--- Selected text Enclosed Below ---
So yeah, I think it's changing that chip and that mindset that maybe for some of the older generations, it's like they're two separate things. For them, it's just the same. It's just virtual and physical. To my kids, the way that their avatar shows up is equally important, and I would even tell you that I think I spend more money outfitting their avatars than their physical selves, because that's what they want every Christmas or birthday.
It's like they want Robux, the digital currency inside the game, whereas if I take them to Target, they'll roll their eyes and be like, oh, I don't want to go shopping, mom. So yeah, I think it's really interesting. And even if you think about kids, my kids will be like, what did, what's Grandma sending us for Christmas? And I'll be like, oh, it's $20, whatever it is, $40, whatever. And they'll immediately make the conversion to Robux, to digital currency. They can't do that with Sterling or Swiss Franks, but they can definitely do that with Robux.
So yeah, it's a very interesting world we're going into.
That actually begs the question about fashion, and I know this is an area of real interest for you, but it seems that the fashion brands have been some of the early adopters and leaders into the Metaverse space?
--- End of Enclosed Selected text ---
● Activity: In the passage about avatars and Robux, what does the speaker say she spends more money outfitting than her kids' physical selves? The lines after this are separate material and have no connection to the passage about avatars and Robux.
--- Data extract Enclosed Below ---
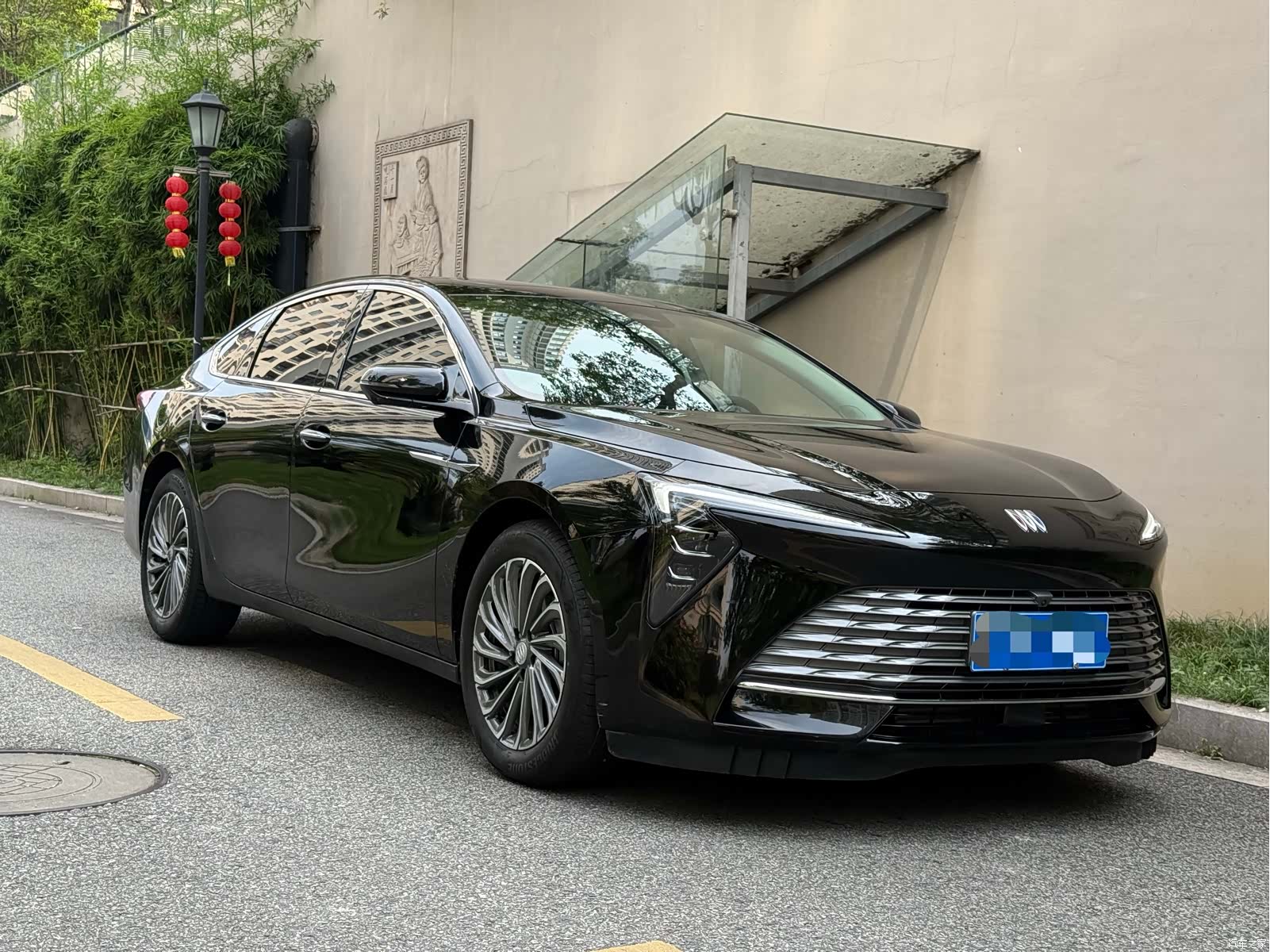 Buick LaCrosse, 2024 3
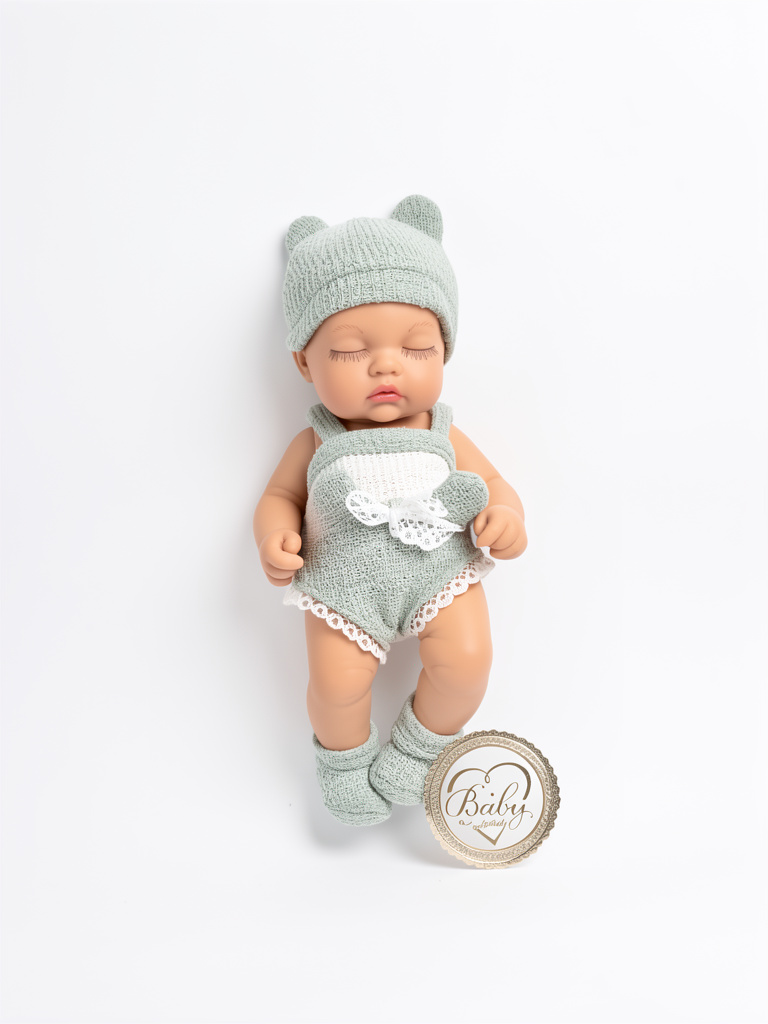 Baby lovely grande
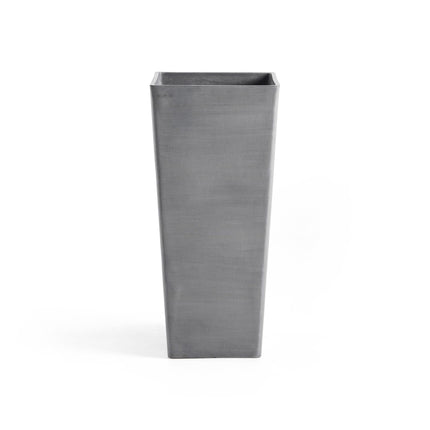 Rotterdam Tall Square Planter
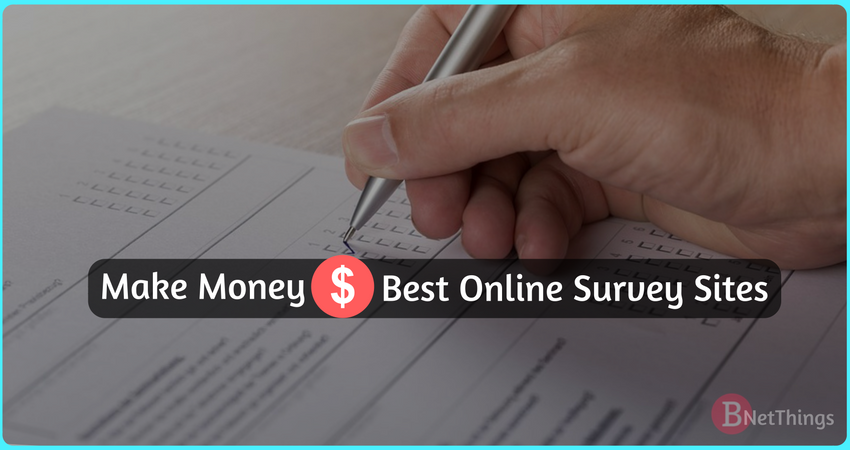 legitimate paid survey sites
--- End of Enclosed Data extract ---
● Answer space: Her kids' avatars.